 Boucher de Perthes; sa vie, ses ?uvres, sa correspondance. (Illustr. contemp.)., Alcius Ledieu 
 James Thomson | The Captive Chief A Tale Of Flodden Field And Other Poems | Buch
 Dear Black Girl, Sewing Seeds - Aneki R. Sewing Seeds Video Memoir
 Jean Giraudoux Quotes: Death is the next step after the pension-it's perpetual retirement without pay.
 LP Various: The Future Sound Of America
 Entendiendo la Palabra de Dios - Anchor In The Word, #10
* * *
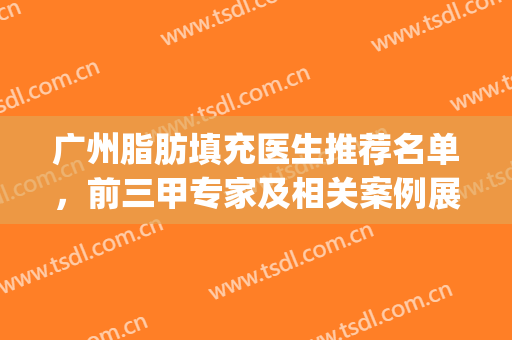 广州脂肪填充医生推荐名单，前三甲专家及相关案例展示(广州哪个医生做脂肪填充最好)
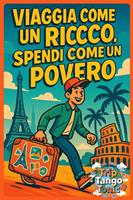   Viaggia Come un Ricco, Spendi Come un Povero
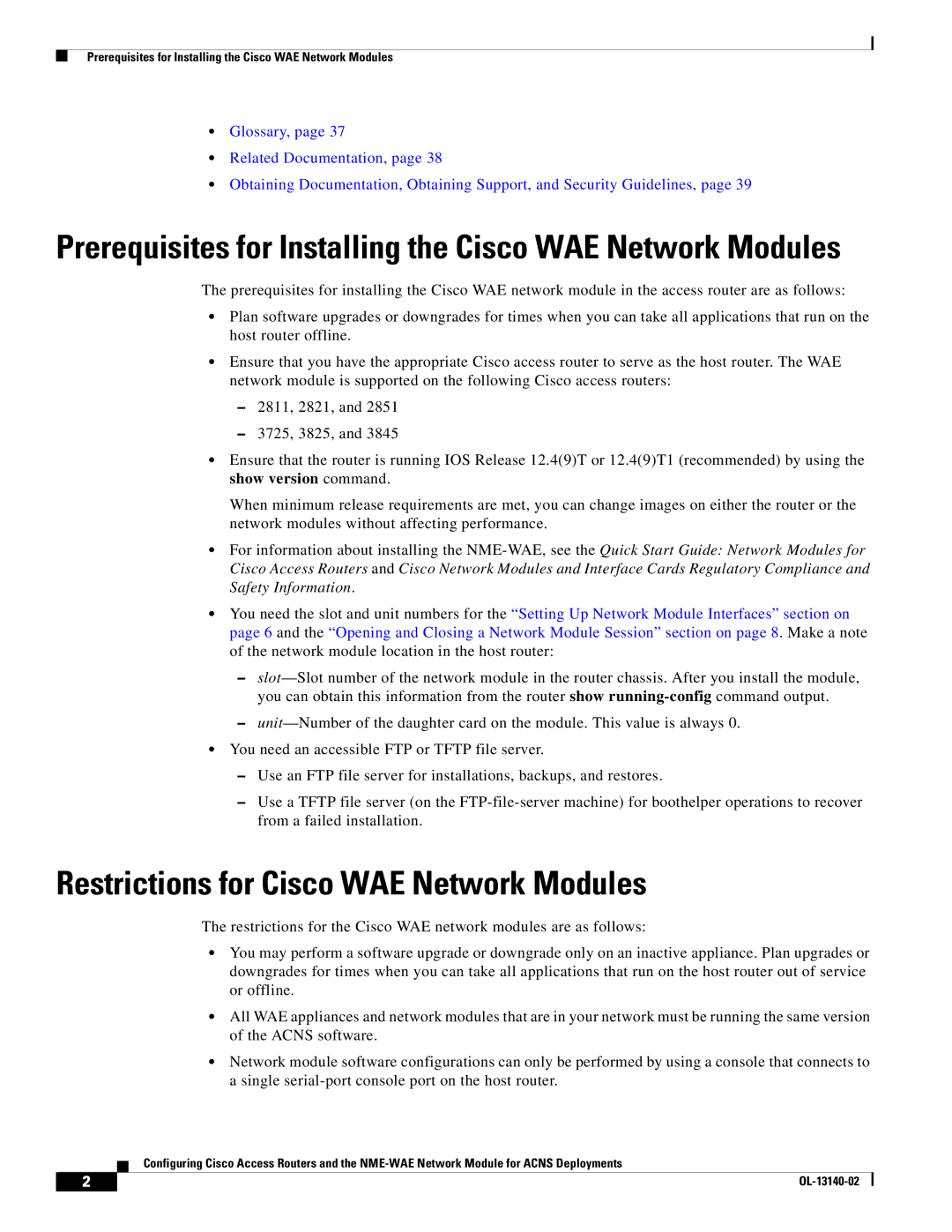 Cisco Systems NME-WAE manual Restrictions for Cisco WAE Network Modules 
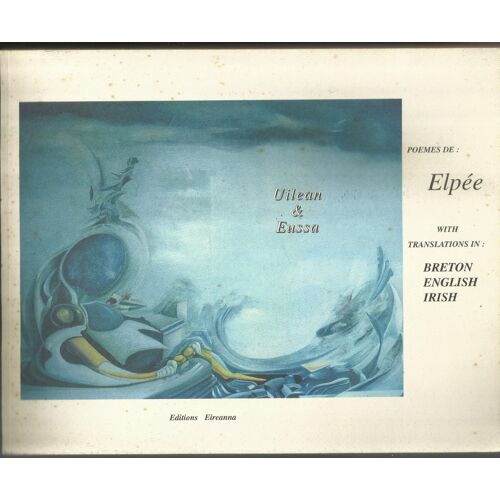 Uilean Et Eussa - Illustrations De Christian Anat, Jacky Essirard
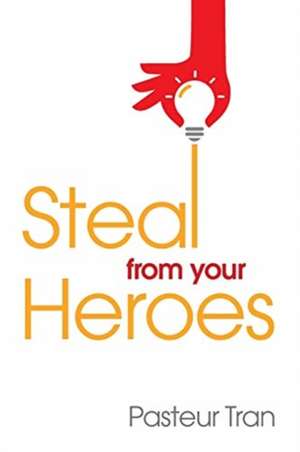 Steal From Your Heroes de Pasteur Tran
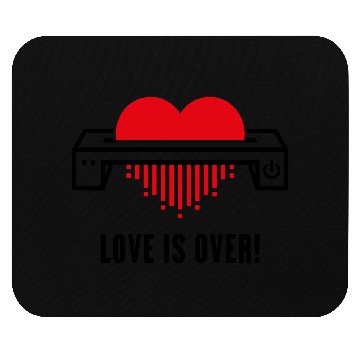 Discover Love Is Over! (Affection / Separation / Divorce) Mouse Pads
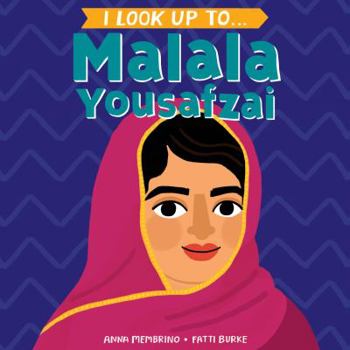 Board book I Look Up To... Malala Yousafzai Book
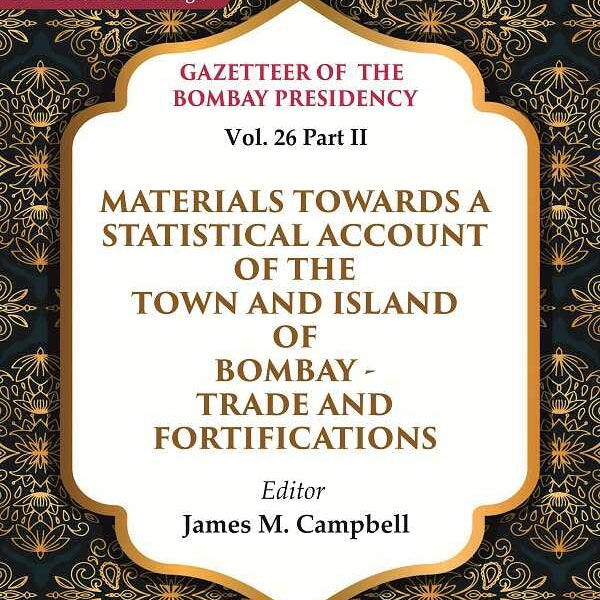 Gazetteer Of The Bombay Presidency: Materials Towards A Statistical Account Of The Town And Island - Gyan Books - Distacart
* * *
▶ [JOB]:
Write out the rows between the line holding "广州脂肪填充医生推荐名单，前" and the line holding "Gazetteer Of The", inclusive, leaving the pictures out.

▶ [WRITTEN RESPONSE]:
 广州脂肪填充医生推荐名单，前三甲专家及相关案例展示(广州哪个医生做脂肪填充最好)
   Viaggia Come un Ricco, Spendi Come un Povero
 Cisco Systems NME-WAE manual Restrictions for Cisco WAE Network Modules 
 Uilean Et Eussa - Illustrations De Christian Anat, Jacky Essirard
 Steal From Your Heroes de Pasteur Tran
 Discover Love Is Over! (Affection / Separation / Divorce) Mouse Pads
 Board book I Look Up To... Malala Yousafzai Book
 Gazetteer Of The Bombay Presidency: Materials Towards A Statistical Account Of The Town And Island - Gyan Books - Distacart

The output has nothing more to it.